Overall, the party directs its criticism at the United States and the Biden administration by claiming that Washington stands to gain the most from the conflict. The party insinuates that the “true goal” is to weaken Russia and make Europe more dependent on Washington. This sentiment was clearly expressed in a speech given in the Austrian parliament by Susanne Fürst, a Freedom Party member of the Australian parliament, in July 2022:[The government] fails to recognize or understand […] that there are different interests between the EU and the US, that the US is not playing it entirely straight, that it naturally has interests in weakening Russia, in weakening Russia’s economy. So it’s good [for them] if the war lasts a little longer than necessary. They want to disrupt coexistence and, above all, economic cooperation between Russia and Europe. (Applause from the FPÖ). (Parlament Österreich, 2022a).
Similarly, the FPÖ spokesperson on foreign policy Axel Kassegger described President Biden’s policy as follows:
Just yesterday, Biden reiterated that he does not want to talk to Putin. His only response to Russia is to make ineffective threatening gestures, as can be seen in the current developments in Ukraine, which are causing great suffering to the Ukrainian people. (Heute, 2022)
Kasserger also hinted that the United States might be behind the attacks on the Nord Stream 2 pipeline (OTS, 2022a). The FPÖ studiously avoids denying that Russia is an aggressor or that the Ukrainian people are not also suffering. But its framing feeds into a traditional scepticism toward Brussels and Washington, whose motives are routinely questioned by mainstream political actors. Not surprisingly, the header on the FPÖ’s Facebook page shown in Figure 4 depicts party leader Kickl in front of an Austrian flag, claiming that “[s]ecuring wealth means defending neutrality!”
Figure 4: Banner from the Freedom Party’s Facebook page
Source: FPÖ (n.d., a)

◆ **STATED EXERCISE A**:
Answer these questions from the FPÖ passage:
(i) In what month and year did Susanne Fürst give the quoted speech?
(ii) What role does Axel Kassegger hold in the FPÖ?
(iii) Who appears in the header on the FPÖ's Facebook page, and in front of what?
The rows that follow come from a separate source and have no connection to the FPÖ passage.

◆ **RECORDED DATA**:
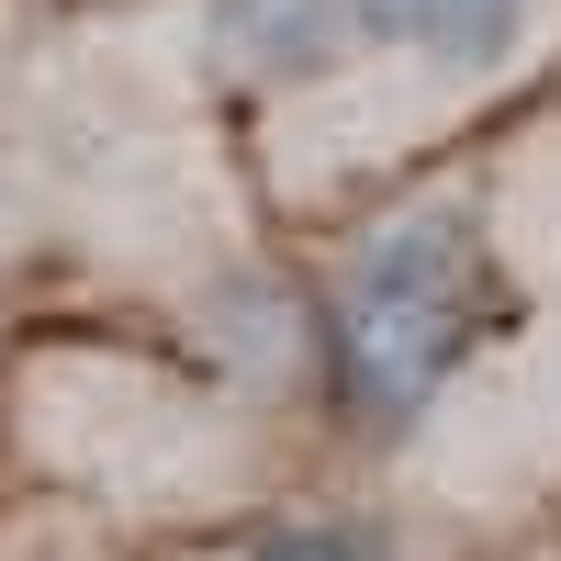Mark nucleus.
I'll use <instances>...</instances> for the list:
<instances>
[{
	"mask_svg": "<svg viewBox=\"0 0 561 561\" xmlns=\"http://www.w3.org/2000/svg\"><path fill=\"white\" fill-rule=\"evenodd\" d=\"M472 314H483V214L472 192H427L382 214L348 248V270L314 304V370L337 393L348 427H415L449 370L472 359Z\"/></svg>",
	"mask_w": 561,
	"mask_h": 561,
	"instance_id": "nucleus-1",
	"label": "nucleus"
},
{
	"mask_svg": "<svg viewBox=\"0 0 561 561\" xmlns=\"http://www.w3.org/2000/svg\"><path fill=\"white\" fill-rule=\"evenodd\" d=\"M348 79H393L404 102H460L528 68L550 0H337Z\"/></svg>",
	"mask_w": 561,
	"mask_h": 561,
	"instance_id": "nucleus-2",
	"label": "nucleus"
},
{
	"mask_svg": "<svg viewBox=\"0 0 561 561\" xmlns=\"http://www.w3.org/2000/svg\"><path fill=\"white\" fill-rule=\"evenodd\" d=\"M203 34L248 90H337L348 79L337 0H203Z\"/></svg>",
	"mask_w": 561,
	"mask_h": 561,
	"instance_id": "nucleus-3",
	"label": "nucleus"
},
{
	"mask_svg": "<svg viewBox=\"0 0 561 561\" xmlns=\"http://www.w3.org/2000/svg\"><path fill=\"white\" fill-rule=\"evenodd\" d=\"M225 561H404V539L370 528V517H280V528L237 539Z\"/></svg>",
	"mask_w": 561,
	"mask_h": 561,
	"instance_id": "nucleus-4",
	"label": "nucleus"
}]
</instances>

◆ **STATED EXERCISE B**: How many lines of the rows contain the string "http"? Case counts, and the reply should be the number alone.

◆ **PROBLEM SOLUTION A**:
(i) July 2022
(ii) FPÖ spokesperson on foreign policy
(iii) Party leader Kickl, in front of an Austrian flag

◆ **PROBLEM SOLUTION B**: 4